Exercise directions =>
Please copy all of the items below word for word, keeping every line as it stands.

Information provided =>
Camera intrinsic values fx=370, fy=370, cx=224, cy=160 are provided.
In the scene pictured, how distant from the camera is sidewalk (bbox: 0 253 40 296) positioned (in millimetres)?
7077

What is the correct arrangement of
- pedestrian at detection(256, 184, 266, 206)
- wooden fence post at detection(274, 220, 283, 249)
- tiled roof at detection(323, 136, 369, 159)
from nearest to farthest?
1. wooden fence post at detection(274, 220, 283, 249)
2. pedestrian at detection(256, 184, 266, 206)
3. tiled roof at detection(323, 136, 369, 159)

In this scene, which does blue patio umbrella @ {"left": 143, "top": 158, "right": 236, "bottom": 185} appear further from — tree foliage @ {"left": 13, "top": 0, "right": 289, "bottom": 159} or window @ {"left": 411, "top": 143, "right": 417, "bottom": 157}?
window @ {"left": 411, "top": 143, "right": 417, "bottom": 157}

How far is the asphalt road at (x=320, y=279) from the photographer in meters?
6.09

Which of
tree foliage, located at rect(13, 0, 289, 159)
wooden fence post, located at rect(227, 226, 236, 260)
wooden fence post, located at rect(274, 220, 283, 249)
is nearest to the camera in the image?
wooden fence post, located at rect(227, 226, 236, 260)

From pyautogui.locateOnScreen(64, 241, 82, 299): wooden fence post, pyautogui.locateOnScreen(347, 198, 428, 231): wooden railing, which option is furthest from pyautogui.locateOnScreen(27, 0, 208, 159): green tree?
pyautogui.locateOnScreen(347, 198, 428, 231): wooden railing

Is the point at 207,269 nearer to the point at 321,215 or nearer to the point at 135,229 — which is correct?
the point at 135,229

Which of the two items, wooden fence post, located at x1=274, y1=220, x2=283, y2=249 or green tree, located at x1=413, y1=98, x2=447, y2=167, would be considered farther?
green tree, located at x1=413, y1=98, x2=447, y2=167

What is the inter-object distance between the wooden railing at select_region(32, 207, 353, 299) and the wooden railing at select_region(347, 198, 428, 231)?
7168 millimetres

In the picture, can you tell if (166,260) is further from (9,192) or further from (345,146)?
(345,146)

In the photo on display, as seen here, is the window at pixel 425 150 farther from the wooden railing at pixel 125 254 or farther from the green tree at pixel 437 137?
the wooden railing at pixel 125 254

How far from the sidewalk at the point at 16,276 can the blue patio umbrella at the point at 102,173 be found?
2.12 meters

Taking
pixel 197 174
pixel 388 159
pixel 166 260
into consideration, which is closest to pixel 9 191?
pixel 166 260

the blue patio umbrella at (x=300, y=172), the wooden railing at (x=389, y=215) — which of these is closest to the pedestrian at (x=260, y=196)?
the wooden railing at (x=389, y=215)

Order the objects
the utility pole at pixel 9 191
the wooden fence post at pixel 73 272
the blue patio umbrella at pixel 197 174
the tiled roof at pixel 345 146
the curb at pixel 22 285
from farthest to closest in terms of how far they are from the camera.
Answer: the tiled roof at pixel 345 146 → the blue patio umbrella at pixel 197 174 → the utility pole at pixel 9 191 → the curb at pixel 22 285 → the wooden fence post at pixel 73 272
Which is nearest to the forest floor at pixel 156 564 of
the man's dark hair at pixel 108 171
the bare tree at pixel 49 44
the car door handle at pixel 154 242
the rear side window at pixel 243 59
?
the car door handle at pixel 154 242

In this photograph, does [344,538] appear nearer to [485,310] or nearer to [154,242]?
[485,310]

Written solution =>
Camera intrinsic values fx=370, fy=370, cx=224, cy=160 are provided.
In the scene pictured, how distant from the camera is sidewalk (bbox: 0 253 40 296) positioned (in millimetres)?
7077

What is the correct arrangement of
- pedestrian at detection(256, 184, 266, 206)
- wooden fence post at detection(274, 220, 283, 249)
- tiled roof at detection(323, 136, 369, 159)
from nearest to farthest?
1. wooden fence post at detection(274, 220, 283, 249)
2. pedestrian at detection(256, 184, 266, 206)
3. tiled roof at detection(323, 136, 369, 159)

In this scene, which does blue patio umbrella @ {"left": 143, "top": 158, "right": 236, "bottom": 185} appear further from — tree foliage @ {"left": 13, "top": 0, "right": 289, "bottom": 159} or window @ {"left": 411, "top": 143, "right": 417, "bottom": 157}?
window @ {"left": 411, "top": 143, "right": 417, "bottom": 157}

How far is the asphalt road at (x=320, y=279) from the photographer in meters?
6.09

Which of
tree foliage, located at rect(13, 0, 289, 159)
wooden fence post, located at rect(227, 226, 236, 260)
wooden fence post, located at rect(274, 220, 283, 249)
is nearest to the camera in the image?
wooden fence post, located at rect(227, 226, 236, 260)

From pyautogui.locateOnScreen(64, 241, 82, 299): wooden fence post, pyautogui.locateOnScreen(347, 198, 428, 231): wooden railing, which option is furthest from pyautogui.locateOnScreen(27, 0, 208, 159): green tree?
pyautogui.locateOnScreen(347, 198, 428, 231): wooden railing

Is the point at 207,269 nearer to the point at 321,215 or nearer to the point at 135,229 — which is correct?
the point at 135,229

Which of the two items, wooden fence post, located at x1=274, y1=220, x2=283, y2=249 or green tree, located at x1=413, y1=98, x2=447, y2=167, would be considered farther?
green tree, located at x1=413, y1=98, x2=447, y2=167

What is the inter-object distance between the wooden railing at select_region(32, 207, 353, 299) and the wooden railing at select_region(347, 198, 428, 231)?
7168 millimetres

In the picture, can you tell if (166,260) is further from (9,192) or further from (345,146)?
(345,146)

In the photo on display, as seen here, is the window at pixel 425 150 farther from the wooden railing at pixel 125 254 or farther from the green tree at pixel 437 137?
the wooden railing at pixel 125 254

How far from the sidewalk at the point at 16,276 can the blue patio umbrella at the point at 102,173 be found?
2.12 meters

Taking
pixel 197 174
pixel 388 159
pixel 166 260
into consideration, which is closest to pixel 9 191?
pixel 166 260

the blue patio umbrella at (x=300, y=172), the wooden railing at (x=389, y=215) — which of these is closest to the pedestrian at (x=260, y=196)?
the wooden railing at (x=389, y=215)

Order the objects
the utility pole at pixel 9 191
the wooden fence post at pixel 73 272
the blue patio umbrella at pixel 197 174
the tiled roof at pixel 345 146
the curb at pixel 22 285
from farthest to closest in terms of how far they are from the camera.
Answer: the tiled roof at pixel 345 146 → the blue patio umbrella at pixel 197 174 → the utility pole at pixel 9 191 → the curb at pixel 22 285 → the wooden fence post at pixel 73 272
Which is nearest to the forest floor at pixel 156 564 of
the man's dark hair at pixel 108 171
the bare tree at pixel 49 44
the car door handle at pixel 154 242
the rear side window at pixel 243 59
?
the car door handle at pixel 154 242

In this photograph, does [344,538] appear nearer to [485,310] or nearer to [154,242]?
[485,310]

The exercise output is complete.